Start of GIVEN ENTRIES

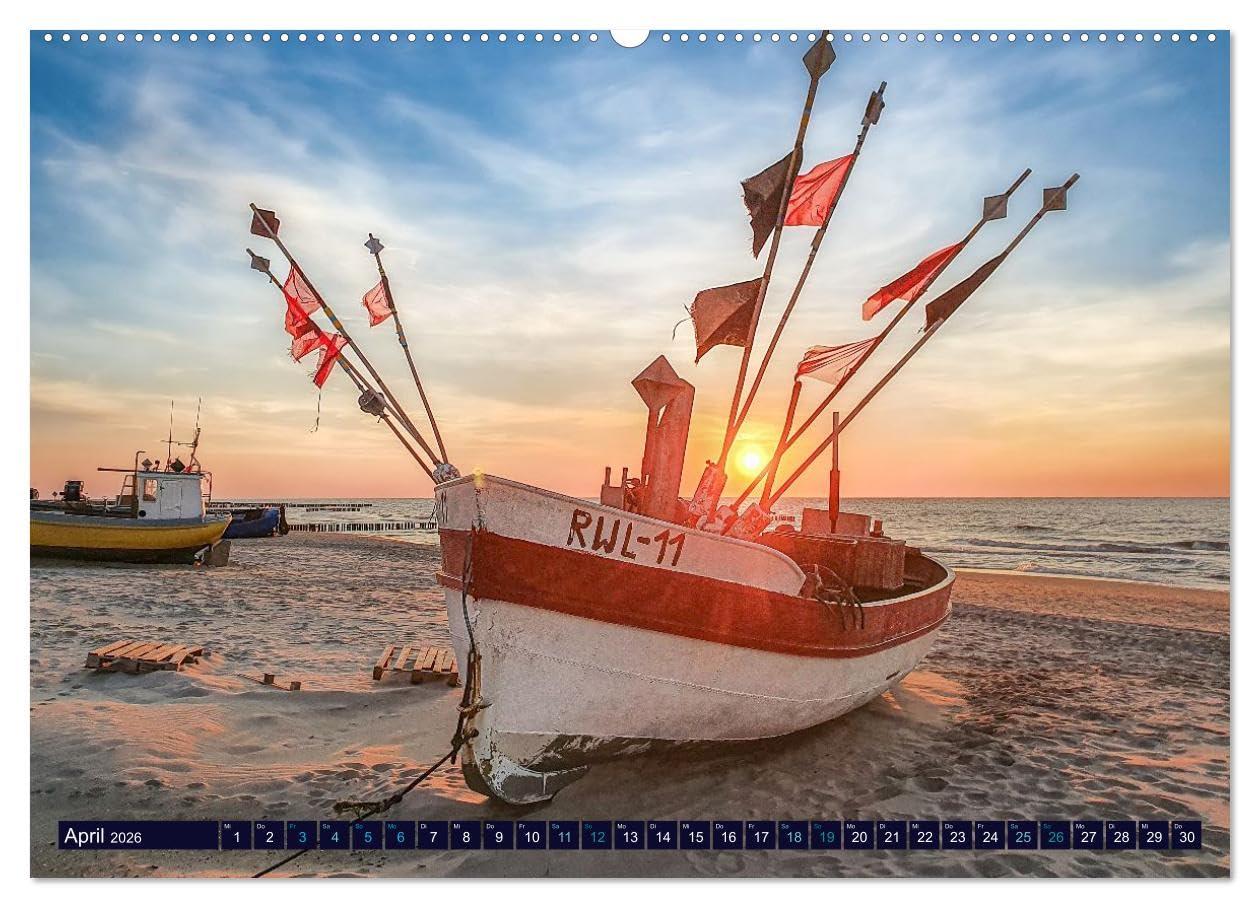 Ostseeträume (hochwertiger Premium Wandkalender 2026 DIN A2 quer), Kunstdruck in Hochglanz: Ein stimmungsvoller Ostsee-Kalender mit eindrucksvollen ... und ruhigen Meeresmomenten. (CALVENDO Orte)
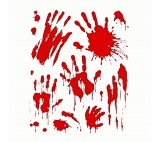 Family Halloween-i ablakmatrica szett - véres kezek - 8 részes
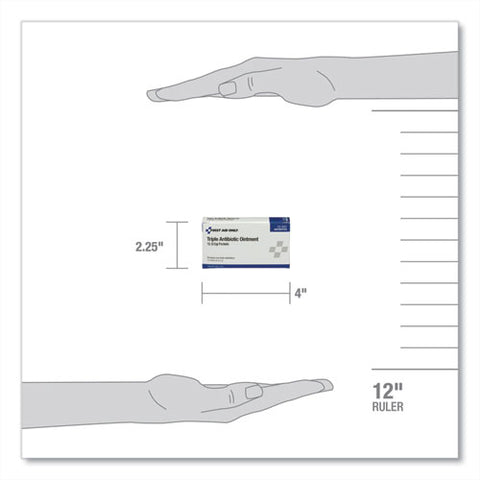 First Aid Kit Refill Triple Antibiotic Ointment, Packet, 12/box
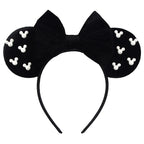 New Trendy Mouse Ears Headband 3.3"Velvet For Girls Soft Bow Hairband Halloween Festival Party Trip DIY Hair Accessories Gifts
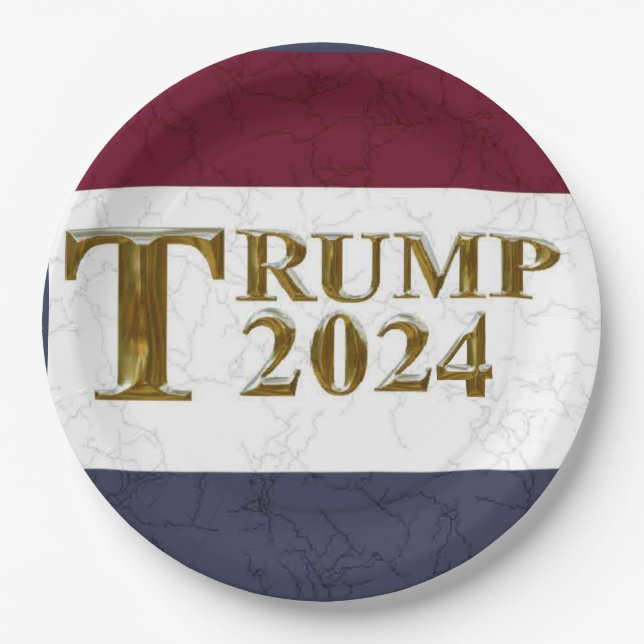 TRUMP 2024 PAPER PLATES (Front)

End of GIVEN ENTRIES

## WORK TASK
Copy every row above with the captions only, leaving out the pictures, and substitute "Satin" for "Velvet". Keep everything else the same.

## WRITTEN RESPONSE
 Ostseeträume (hochwertiger Premium Wandkalender 2026 DIN A2 quer), Kunstdruck in Hochglanz: Ein stimmungsvoller Ostsee-Kalender mit eindrucksvollen ... und ruhigen Meeresmomenten. (CALVENDO Orte)
 Family Halloween-i ablakmatrica szett - véres kezek - 8 részes
 First Aid Kit Refill Triple Antibiotic Ointment, Packet, 12/box
 New Trendy Mouse Ears Headband 3.3"Satin For Girls Soft Bow Hairband Halloween Festival Party Trip DIY Hair Accessories Gifts
 TRUMP 2024 PAPER PLATES (Front)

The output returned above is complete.